TEXT UNDER STUDY below:

Halyna Hutchins and Joel Souza: What we know about the victims of the Alec Baldwin Rust shooting

Cinematographer Halyna Hutchins died on 21 October after actor Alec Baldwin fired a prop gun on a film set in New Mexico.

Hutchins was transported to the University of New Mexico hospital where she was pronounced dead by medical personnel. She was 42 at the time.

The film’s director, Joel Souza, was also injured in the shooting. He is currently undergoing treatment at a local hospital.

Alec Baldwin shooting - update: Actor fatally shoots cinematographer and injures director with prop gun

There has been an outpouring of grief on social media, as Hutchins’s friends and colleagues paid tribute to her.

Director Adam Egypt Mortimer, who worked with Hutchins on the 2020 superhero mystery-thriller Archenemy, tweeted: “I’m so sad about losing Halyna. And so infuriated that this could happen on a set. She was a brilliant talent who was absolutely committed to art and to film.”

End of TEXT UNDER STUDY.

REQUIREMENT 1:
According to the article on the Rust shooting victims, why is director Joel Souza in a hospital?
REQUIREMENT 2:
In the article on the Rust shooting victims, how old was Halyna Hutchins when she died?

EXTRACTED INFORMATION below:

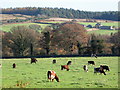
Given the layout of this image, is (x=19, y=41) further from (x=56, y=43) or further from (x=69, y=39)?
(x=69, y=39)

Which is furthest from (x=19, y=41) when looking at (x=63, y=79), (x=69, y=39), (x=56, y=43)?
(x=63, y=79)

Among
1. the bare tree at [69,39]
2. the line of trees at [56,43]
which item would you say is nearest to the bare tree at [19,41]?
the line of trees at [56,43]

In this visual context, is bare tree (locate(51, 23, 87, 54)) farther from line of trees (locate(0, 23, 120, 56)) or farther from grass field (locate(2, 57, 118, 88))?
grass field (locate(2, 57, 118, 88))

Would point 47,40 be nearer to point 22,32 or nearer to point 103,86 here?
point 22,32

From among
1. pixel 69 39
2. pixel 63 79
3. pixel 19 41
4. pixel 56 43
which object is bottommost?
pixel 63 79

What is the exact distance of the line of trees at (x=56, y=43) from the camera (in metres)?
78.2

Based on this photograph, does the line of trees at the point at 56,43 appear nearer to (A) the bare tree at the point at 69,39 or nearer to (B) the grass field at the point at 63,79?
(A) the bare tree at the point at 69,39

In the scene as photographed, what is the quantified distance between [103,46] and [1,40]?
27.8 metres

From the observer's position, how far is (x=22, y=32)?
7975 cm

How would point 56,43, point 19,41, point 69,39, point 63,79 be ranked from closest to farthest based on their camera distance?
Result: point 63,79 < point 19,41 < point 69,39 < point 56,43

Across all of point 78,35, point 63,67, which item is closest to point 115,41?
point 78,35

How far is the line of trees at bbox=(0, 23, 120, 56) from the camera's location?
7825 cm

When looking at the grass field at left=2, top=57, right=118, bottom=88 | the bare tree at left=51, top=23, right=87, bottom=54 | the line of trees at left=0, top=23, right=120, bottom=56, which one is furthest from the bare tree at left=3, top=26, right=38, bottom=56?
the grass field at left=2, top=57, right=118, bottom=88

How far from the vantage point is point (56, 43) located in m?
82.5
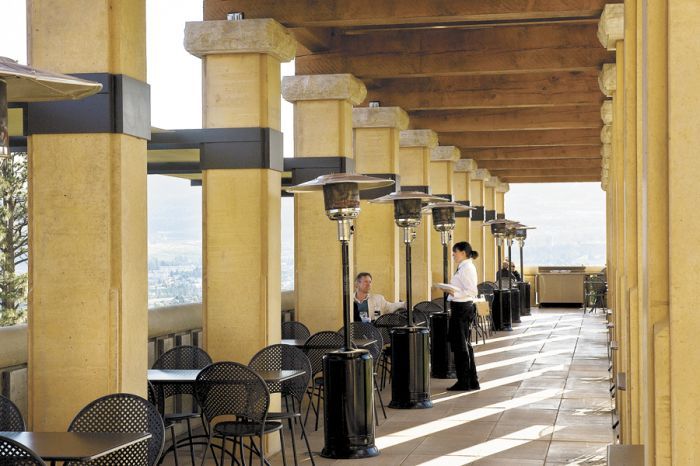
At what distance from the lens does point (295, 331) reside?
1073 centimetres

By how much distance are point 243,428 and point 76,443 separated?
7.40 ft

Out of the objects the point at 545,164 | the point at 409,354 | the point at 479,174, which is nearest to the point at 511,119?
the point at 409,354

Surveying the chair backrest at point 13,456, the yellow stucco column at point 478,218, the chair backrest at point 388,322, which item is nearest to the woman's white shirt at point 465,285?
the chair backrest at point 388,322

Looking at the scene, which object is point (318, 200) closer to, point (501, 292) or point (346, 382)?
point (346, 382)

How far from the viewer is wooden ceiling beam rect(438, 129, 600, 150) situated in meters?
21.5

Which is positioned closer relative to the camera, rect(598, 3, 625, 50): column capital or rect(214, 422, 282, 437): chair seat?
rect(214, 422, 282, 437): chair seat

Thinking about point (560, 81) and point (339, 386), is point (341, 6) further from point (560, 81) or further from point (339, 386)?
point (560, 81)

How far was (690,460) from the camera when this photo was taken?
295 cm

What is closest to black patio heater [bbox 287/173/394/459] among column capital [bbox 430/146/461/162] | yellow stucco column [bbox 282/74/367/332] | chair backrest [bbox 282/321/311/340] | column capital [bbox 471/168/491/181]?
chair backrest [bbox 282/321/311/340]

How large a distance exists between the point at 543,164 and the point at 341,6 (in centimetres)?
1913

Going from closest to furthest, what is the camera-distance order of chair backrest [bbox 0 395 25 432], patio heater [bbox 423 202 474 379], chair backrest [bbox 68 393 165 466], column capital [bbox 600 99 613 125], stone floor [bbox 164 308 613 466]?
chair backrest [bbox 68 393 165 466] → chair backrest [bbox 0 395 25 432] → stone floor [bbox 164 308 613 466] → patio heater [bbox 423 202 474 379] → column capital [bbox 600 99 613 125]

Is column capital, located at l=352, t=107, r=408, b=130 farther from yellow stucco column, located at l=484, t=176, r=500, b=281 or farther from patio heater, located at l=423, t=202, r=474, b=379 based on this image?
yellow stucco column, located at l=484, t=176, r=500, b=281

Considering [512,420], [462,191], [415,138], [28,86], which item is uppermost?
[415,138]

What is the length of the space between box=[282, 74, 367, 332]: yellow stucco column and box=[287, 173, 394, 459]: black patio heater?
320 cm
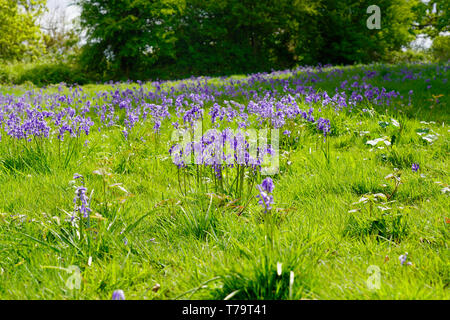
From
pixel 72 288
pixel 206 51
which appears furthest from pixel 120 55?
pixel 72 288

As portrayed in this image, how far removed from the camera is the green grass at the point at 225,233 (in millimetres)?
2031

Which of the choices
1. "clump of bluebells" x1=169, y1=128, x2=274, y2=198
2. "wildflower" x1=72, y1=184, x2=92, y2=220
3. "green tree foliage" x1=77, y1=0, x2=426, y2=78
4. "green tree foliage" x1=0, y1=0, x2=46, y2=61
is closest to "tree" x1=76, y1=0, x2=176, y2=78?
"green tree foliage" x1=77, y1=0, x2=426, y2=78

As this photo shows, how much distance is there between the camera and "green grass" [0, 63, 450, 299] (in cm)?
203

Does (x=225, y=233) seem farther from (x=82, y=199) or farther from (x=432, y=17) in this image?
(x=432, y=17)

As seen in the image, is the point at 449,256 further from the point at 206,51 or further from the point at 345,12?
→ the point at 345,12

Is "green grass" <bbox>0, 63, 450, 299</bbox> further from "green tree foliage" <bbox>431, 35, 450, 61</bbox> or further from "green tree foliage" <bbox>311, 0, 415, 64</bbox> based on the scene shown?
"green tree foliage" <bbox>431, 35, 450, 61</bbox>

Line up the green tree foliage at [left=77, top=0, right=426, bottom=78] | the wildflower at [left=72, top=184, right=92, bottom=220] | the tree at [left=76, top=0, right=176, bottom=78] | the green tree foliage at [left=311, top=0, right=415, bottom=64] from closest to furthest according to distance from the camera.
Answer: the wildflower at [left=72, top=184, right=92, bottom=220], the tree at [left=76, top=0, right=176, bottom=78], the green tree foliage at [left=77, top=0, right=426, bottom=78], the green tree foliage at [left=311, top=0, right=415, bottom=64]

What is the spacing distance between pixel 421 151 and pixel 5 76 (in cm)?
2198

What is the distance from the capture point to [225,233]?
263cm

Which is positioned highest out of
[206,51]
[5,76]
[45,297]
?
[206,51]

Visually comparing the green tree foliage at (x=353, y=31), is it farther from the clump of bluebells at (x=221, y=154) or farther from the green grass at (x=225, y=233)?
the clump of bluebells at (x=221, y=154)

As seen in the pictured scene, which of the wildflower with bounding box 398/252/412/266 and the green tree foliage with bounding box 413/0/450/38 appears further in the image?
the green tree foliage with bounding box 413/0/450/38

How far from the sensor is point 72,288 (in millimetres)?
2006

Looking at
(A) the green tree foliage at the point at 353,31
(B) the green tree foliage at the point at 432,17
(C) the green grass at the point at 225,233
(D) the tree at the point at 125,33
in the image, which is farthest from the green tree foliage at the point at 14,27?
(B) the green tree foliage at the point at 432,17
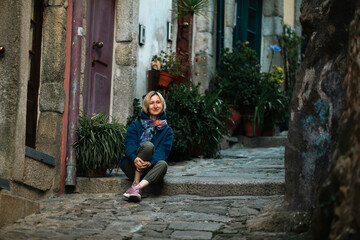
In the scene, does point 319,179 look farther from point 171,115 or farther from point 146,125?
point 171,115

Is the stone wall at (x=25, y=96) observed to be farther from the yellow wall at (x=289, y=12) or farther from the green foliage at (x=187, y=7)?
the yellow wall at (x=289, y=12)

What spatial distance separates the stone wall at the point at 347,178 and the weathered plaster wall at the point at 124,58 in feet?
15.8

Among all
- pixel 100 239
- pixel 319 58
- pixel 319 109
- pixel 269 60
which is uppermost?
pixel 269 60

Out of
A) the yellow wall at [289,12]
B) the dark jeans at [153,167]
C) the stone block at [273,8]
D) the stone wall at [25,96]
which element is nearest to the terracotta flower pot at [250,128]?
the stone block at [273,8]

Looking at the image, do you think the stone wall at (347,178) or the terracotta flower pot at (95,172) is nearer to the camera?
the stone wall at (347,178)

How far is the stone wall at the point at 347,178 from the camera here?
2.62 m

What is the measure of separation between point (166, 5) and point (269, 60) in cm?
351

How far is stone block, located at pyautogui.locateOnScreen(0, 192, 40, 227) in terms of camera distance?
430cm

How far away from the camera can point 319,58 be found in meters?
4.02

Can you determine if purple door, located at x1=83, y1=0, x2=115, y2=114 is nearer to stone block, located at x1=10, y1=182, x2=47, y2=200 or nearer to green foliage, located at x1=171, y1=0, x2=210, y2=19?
stone block, located at x1=10, y1=182, x2=47, y2=200

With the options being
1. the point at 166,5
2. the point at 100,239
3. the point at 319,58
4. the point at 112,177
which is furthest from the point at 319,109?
the point at 166,5

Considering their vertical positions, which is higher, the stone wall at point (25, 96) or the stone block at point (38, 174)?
the stone wall at point (25, 96)

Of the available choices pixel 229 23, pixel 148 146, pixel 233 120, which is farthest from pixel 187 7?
pixel 148 146

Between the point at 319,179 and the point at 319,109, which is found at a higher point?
the point at 319,109
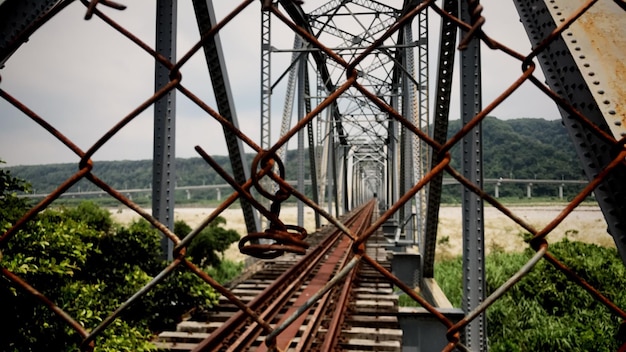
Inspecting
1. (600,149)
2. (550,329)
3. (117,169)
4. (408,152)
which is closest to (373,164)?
(408,152)

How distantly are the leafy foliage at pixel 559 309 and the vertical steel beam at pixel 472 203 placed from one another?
178 inches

End of EXTRACTED INFORMATION.

EXPECTED OUTPUT 1:
Joel Souza was injured in the same shooting on the New Mexico film set in which Halyna Hutchins died when Alec Baldwin fired a prop gun. He is undergoing treatment for that injury at a local hospital.

EXPECTED OUTPUT 2:
She was 42.